**Directions for this task**
Look for the line containing "Between (x=156, y=82)" in the listing below. Retype that line and every subsequent line through the last one, and only those.

**Entries shown**
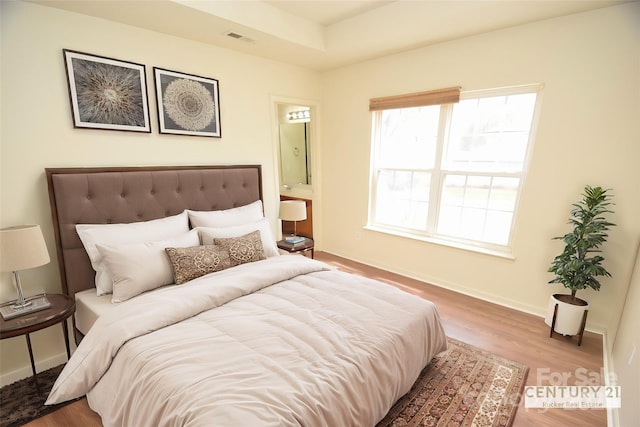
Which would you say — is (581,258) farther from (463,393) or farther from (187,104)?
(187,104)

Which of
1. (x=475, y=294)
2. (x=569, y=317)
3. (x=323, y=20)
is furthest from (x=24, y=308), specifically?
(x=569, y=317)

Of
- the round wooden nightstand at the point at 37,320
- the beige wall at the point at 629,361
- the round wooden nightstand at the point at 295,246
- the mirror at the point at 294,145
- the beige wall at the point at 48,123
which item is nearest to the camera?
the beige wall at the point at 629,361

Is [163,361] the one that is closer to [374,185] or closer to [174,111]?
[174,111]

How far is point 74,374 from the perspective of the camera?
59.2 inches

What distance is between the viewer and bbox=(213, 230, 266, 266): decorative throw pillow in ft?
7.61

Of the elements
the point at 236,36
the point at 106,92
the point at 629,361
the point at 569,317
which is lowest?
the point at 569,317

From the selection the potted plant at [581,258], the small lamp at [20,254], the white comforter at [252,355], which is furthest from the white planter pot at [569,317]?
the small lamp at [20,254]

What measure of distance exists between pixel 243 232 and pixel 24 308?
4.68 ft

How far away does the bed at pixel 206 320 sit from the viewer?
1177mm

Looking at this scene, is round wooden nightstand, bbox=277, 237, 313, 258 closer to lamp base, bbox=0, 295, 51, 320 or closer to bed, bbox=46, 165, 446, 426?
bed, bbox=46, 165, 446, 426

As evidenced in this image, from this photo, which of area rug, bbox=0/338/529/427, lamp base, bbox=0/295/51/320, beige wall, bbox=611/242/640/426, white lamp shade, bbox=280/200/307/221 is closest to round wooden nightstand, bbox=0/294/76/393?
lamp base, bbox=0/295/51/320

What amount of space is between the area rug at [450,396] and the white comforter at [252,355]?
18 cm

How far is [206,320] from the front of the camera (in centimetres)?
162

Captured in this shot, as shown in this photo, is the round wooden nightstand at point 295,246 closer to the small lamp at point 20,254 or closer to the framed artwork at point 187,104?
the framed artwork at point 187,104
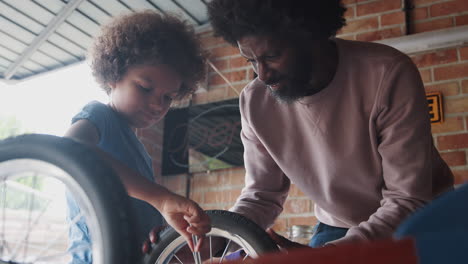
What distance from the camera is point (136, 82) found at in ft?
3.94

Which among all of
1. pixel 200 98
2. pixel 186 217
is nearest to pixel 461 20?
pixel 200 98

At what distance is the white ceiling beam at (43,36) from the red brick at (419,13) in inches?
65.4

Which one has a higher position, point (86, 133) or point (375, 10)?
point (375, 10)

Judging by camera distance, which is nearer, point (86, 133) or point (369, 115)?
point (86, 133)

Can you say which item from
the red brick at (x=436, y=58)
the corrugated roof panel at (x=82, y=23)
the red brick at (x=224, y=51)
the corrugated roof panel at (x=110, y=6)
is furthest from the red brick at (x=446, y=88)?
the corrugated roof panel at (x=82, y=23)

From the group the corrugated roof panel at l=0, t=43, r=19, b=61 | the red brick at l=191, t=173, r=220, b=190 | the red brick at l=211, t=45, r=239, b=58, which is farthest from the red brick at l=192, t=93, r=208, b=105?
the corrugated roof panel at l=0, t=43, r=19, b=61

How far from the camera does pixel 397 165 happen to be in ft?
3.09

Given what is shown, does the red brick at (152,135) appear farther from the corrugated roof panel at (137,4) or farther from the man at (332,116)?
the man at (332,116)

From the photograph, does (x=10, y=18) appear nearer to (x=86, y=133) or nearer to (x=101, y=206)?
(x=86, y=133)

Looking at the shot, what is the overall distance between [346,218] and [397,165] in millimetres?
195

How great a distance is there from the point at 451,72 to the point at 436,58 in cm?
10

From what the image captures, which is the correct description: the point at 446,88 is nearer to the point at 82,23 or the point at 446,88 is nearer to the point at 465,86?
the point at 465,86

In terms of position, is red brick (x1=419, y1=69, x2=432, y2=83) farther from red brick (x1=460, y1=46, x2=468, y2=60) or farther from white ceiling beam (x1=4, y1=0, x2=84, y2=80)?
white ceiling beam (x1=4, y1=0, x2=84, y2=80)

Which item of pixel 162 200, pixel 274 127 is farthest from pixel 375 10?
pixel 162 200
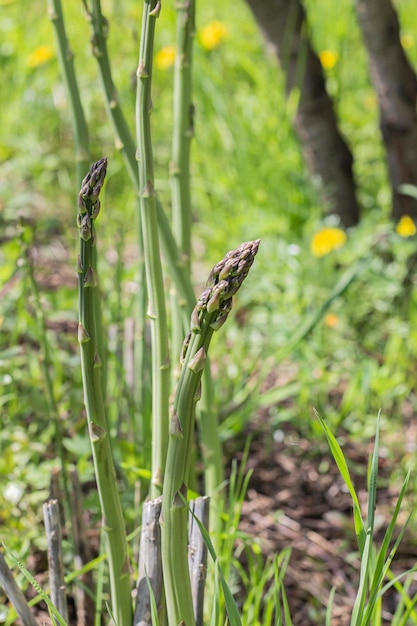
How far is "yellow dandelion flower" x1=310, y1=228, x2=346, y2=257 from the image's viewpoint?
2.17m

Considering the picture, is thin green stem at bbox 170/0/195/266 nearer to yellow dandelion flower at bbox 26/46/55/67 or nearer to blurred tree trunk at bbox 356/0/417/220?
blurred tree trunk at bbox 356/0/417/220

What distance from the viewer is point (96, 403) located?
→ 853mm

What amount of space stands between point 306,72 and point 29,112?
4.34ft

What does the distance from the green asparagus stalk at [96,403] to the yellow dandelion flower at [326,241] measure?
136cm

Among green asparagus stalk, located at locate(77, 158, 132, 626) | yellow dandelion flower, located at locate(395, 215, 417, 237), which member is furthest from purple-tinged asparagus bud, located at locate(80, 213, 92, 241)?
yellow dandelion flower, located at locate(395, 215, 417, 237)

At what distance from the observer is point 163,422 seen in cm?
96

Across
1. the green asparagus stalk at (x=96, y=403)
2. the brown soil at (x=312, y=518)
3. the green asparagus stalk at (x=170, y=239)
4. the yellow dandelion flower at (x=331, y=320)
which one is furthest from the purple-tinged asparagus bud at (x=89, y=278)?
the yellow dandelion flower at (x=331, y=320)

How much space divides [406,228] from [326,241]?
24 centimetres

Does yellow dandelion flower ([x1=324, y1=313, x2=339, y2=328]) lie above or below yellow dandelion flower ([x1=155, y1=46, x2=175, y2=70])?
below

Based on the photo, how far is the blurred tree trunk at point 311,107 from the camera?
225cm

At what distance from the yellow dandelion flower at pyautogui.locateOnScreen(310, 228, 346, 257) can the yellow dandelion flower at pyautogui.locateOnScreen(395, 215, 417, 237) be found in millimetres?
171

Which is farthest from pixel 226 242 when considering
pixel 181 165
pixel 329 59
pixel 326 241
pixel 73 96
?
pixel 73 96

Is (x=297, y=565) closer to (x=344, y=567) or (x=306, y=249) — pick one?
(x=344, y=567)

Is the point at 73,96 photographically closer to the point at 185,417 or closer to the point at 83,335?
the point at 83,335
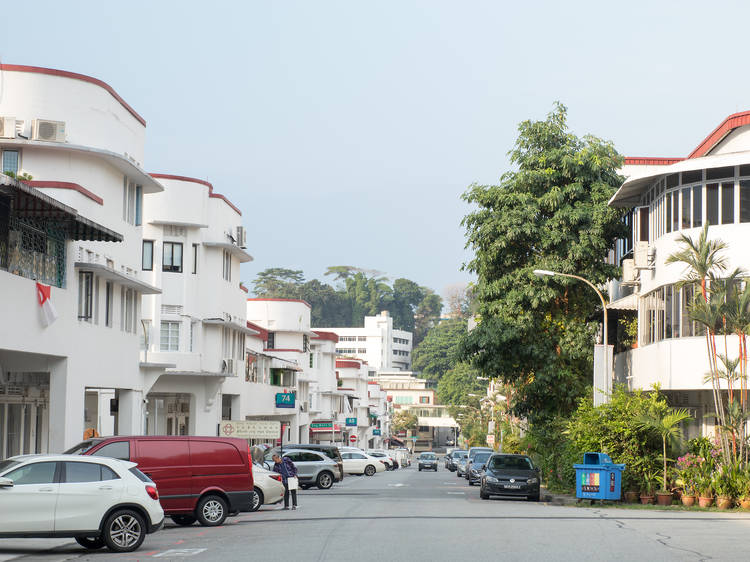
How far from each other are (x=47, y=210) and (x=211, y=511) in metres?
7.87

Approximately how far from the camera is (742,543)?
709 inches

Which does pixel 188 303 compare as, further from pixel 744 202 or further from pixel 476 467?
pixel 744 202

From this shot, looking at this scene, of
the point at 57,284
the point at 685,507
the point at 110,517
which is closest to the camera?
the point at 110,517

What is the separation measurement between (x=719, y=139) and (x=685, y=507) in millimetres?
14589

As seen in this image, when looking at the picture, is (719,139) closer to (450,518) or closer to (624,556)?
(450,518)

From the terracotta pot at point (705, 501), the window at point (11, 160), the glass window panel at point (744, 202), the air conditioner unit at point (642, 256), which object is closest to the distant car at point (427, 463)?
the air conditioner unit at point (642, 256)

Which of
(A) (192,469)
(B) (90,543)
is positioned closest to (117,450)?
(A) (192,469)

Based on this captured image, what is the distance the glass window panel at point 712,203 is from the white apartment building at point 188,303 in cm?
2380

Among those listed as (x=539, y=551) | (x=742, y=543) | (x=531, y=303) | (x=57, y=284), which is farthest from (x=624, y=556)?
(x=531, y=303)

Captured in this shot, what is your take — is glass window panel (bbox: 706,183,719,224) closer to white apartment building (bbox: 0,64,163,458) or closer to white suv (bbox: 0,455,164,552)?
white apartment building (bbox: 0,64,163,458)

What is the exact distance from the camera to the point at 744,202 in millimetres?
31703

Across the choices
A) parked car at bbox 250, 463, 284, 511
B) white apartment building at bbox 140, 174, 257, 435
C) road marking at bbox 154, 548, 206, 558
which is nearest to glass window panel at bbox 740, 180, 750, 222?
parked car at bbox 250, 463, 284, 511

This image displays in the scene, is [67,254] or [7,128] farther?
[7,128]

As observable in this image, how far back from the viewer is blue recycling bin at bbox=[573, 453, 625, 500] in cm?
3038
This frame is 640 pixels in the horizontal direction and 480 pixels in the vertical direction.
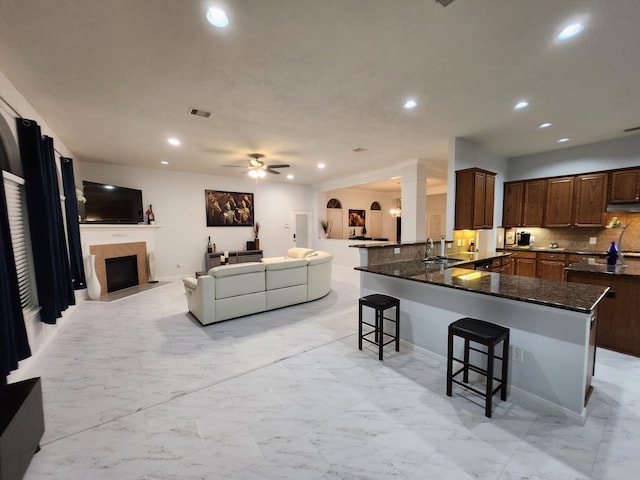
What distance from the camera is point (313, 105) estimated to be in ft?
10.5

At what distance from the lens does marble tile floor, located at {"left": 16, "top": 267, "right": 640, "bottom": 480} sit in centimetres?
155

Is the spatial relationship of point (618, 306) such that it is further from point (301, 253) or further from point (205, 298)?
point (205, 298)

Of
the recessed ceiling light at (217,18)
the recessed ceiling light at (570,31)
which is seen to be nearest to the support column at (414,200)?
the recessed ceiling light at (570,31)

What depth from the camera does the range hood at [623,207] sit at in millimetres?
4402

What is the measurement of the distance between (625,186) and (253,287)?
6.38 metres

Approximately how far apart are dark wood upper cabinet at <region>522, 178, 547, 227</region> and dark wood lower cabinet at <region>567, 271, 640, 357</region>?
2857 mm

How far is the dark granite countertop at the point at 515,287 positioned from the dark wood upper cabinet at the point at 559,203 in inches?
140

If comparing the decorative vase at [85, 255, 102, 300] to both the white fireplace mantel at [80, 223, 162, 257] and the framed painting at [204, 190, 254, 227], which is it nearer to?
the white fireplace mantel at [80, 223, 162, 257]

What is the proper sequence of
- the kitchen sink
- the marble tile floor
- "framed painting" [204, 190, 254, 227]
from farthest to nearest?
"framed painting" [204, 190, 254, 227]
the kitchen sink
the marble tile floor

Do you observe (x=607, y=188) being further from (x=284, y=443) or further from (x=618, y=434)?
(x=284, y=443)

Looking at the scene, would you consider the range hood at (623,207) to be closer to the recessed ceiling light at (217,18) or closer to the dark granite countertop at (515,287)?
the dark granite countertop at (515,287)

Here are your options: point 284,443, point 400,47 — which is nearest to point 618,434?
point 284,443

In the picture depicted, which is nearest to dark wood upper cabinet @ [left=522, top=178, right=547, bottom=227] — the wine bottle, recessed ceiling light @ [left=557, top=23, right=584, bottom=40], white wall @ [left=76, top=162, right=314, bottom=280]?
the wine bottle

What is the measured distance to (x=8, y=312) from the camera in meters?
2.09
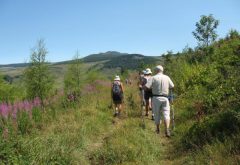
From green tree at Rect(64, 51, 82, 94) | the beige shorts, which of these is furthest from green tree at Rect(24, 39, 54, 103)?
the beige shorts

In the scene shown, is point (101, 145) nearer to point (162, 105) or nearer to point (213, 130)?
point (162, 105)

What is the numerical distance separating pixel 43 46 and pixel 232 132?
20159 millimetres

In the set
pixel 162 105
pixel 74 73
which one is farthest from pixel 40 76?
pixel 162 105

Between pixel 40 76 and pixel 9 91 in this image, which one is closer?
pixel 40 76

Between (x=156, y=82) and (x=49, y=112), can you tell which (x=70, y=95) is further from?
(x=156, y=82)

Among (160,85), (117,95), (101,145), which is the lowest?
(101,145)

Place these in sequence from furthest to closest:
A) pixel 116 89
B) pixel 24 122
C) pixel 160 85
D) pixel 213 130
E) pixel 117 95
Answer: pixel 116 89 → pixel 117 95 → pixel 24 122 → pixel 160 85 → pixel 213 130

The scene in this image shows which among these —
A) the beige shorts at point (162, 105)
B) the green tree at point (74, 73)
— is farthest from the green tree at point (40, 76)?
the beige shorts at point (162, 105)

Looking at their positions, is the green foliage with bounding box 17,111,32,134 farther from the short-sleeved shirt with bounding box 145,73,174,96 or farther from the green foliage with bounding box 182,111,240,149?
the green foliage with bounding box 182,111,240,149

**Worked answer**
Between (x=156, y=82) and (x=49, y=112), can you tell which (x=70, y=95) is further from?
(x=156, y=82)

Among (160,85), (117,95), (101,145), which is the lowest?
(101,145)

Place these in sequence from furthest to closest:
A) pixel 116 89
B) pixel 24 122
C) pixel 160 85
D) pixel 213 130
E) pixel 117 95
Answer: pixel 116 89 → pixel 117 95 → pixel 24 122 → pixel 160 85 → pixel 213 130

The scene in this image shows which among these —
A) the beige shorts at point (162, 105)
B) the green tree at point (74, 73)
— is farthest from the green tree at point (40, 76)?
the beige shorts at point (162, 105)

Looking at their positions, is the green foliage with bounding box 17,111,32,134 farther from the short-sleeved shirt with bounding box 145,73,174,96 or farther from the green foliage with bounding box 182,111,240,149?
the green foliage with bounding box 182,111,240,149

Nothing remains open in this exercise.